Heart failure is a scary diagnosis for a person to hear. A significant issue for the health care of Canadians.
Heart failure is on the rise in Canada and across the world. According to the Canadian Cardiovascular Society, between 1996 to 2050, there will be a three-fold rise in patients hospitalized with heart failure. Currently 9.5 out of 100 hospital deaths in patients older than 65 years are attributed to heart failure. This percentage increases to 12.5 for patients over 75 years.
The Canadian Cardiovascular Society defines heart failure as “a complex syndrome in which abnormal heart function results in, or increases risk of, clinical symptoms and signs of low cardiac output and/or pulmonary or systemic congestion.” Essentially, for the patient, this means poor quality of life, decreased activity tolerance and increased mortality.
For patients admitted with heart failure, 23 per cent are newly diagnosed, two per cent are admitted with end-stage heart failure, and 75 per cent with worsening chronic heart failure. Sobering statistics.
Joseph Brant Memorial Hospital recognized this trend and, in July 2002, established a full time Heart Function Clinic with a full time nurse clinician. A dietitian is available part time and a pharmacist when needed. Staff works closely with the the patient’s own cardiologist or internist to provide optimum care.
As the nurse working in the clinic, Deb Weber RN, meets with patients individually, and encourages them to bring family members or caregivers to the appointments. She assesses patients for symptoms, activity tolerance, psycho-social issues and provides education about disease process and lifestyle modification. If caregivers attend, Deb assesses coping skills and caregiver burden.
Deb makes personalized plans with patients for self-monitoring that include their early signs of decompensation and what to do, their levels of sodium and fluid intake, monitoring and logging daily weights. She gives direction about altering their diuretic dose, and consideration of smoking cessation and weight loss as appropriate.
Each appointment includes a physical assessment with weight, lung sounds, heart sounds, and presence of edema, blood pressure sitting and standing, as well as close monitoring of creatinine and potassium levels.
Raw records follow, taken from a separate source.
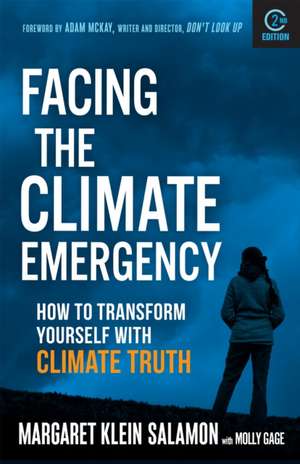 FOREWORD BY ADAM MCKAY, WRITER AND DIRECTOR, DON'T LOOK UP

2ND EDITION

FACING THE CLIMATE EMERGENCY

HOW TO TRANSFORM YOURSELF WITH CLIMATE TRUTH

MARGARET KLEIN SALAMON with MOLLY GAGE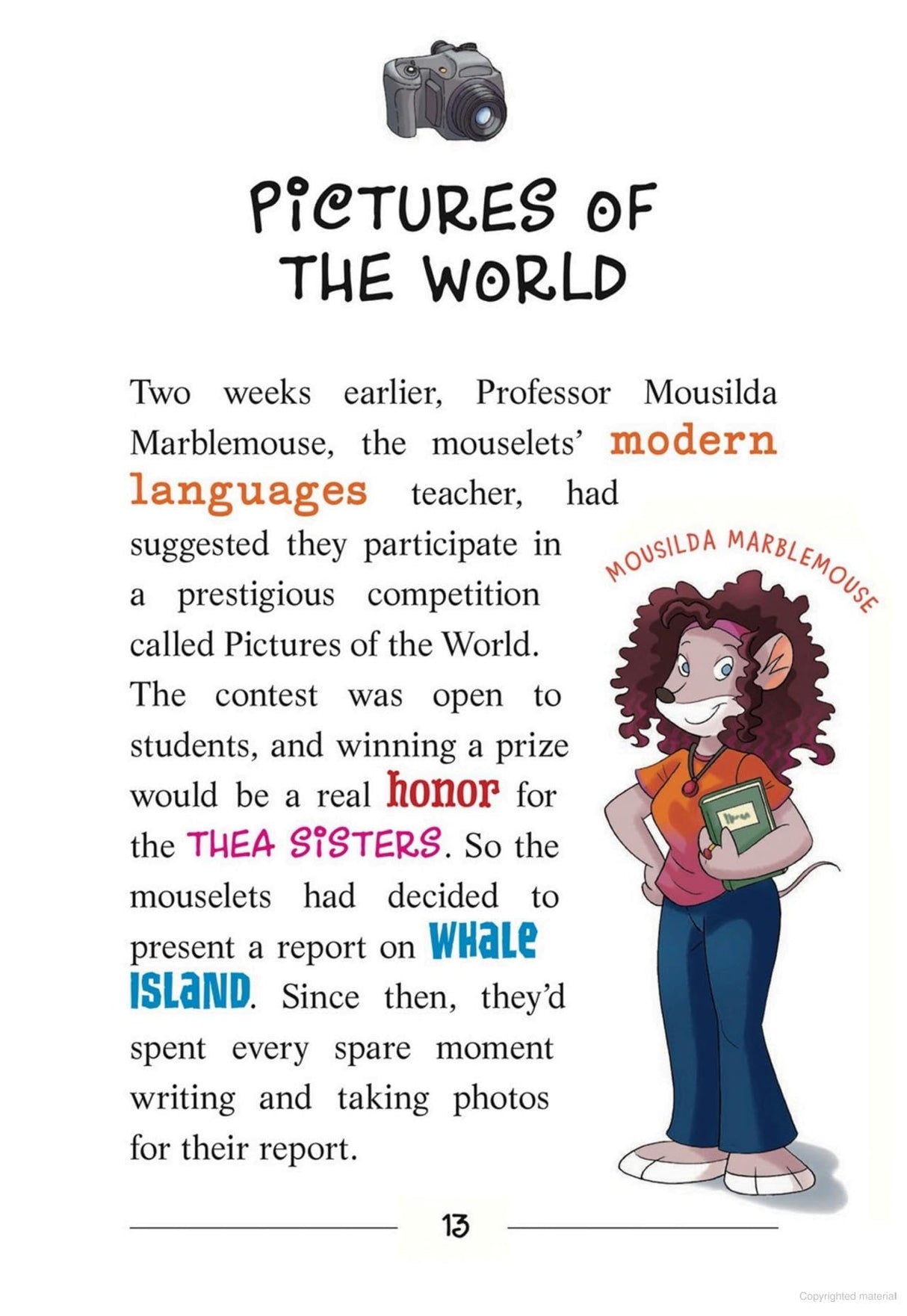 PICTURES OF THE WORLD

Two weeks earlier, Professor Mousilda Marblemouse, the mouselets' modern languages teacher, had suggested they participate in a prestigious competition called Pictures of the World. The contest was open to students, and winning a prize would be a real honor for the THEA SISTERS. So the mouselets had decided to present a report on WHALE ISLAND. Since then, they'd spent every spare moment writing and taking photos for their report.

MOUSILDA MARBLEMOUSE

13

Copyrighted material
If this assessment demonstrates that the patient is decompensating, a quick call to the patient’s cardiologist or internist may result in a short stay on the stretchers in the Fast Track area as Deb administers a dose of intravenous diuretics and observes how the patient responds. Instructions may also include “fine tuning” of other cardiac medications.In between visits, Deb encourages patients and their caregivers to call the clinic with any questions or concerns. For more urgent (but non-emergent) issues, they may page Deb.
The clinic also has monthly meetings shared by the nurse clinician and the dietitian. These are opportunities for patients and families to learn (the December meeting for example is devoted to a “pot luck” featuring low sodium foods, while at other meetings, patients prepare healthy heart meals and exchange ideas and recipes) and share their experiences about living with heart failure.
How has the Heart Function Clinic benefited patients and their families?
Patients and their caregivers say the support they receive in the Heart Function Clinic is an enormous relief. The fact that they can call or page the clinic with questions or concerns is like a “security blanket” and in fact lessened the need to call.
Patients who do call and are decompensating are often seen the same day or within 24 hours if needed. At times, the clinic gives direction over the telephone, and follow up with a phone call within 24 Ð 48 hours to assess how effective their advice has been. In most cases, they are able to avert a hospital admission.
The clinic’s practice to tailor education to the needs of their patients, over time in follow up visits, increases patients’ confidence in their health status and their ability to continue to manage their disease.
The clinic has found that patients who are followed closely and systematically, especially patients who are somewhat atypical in their presentation, have been successfully treated before they have fully decompensated.
Patients who reach end-stage have also benefited. With community supports, some have been able to remain at home longer.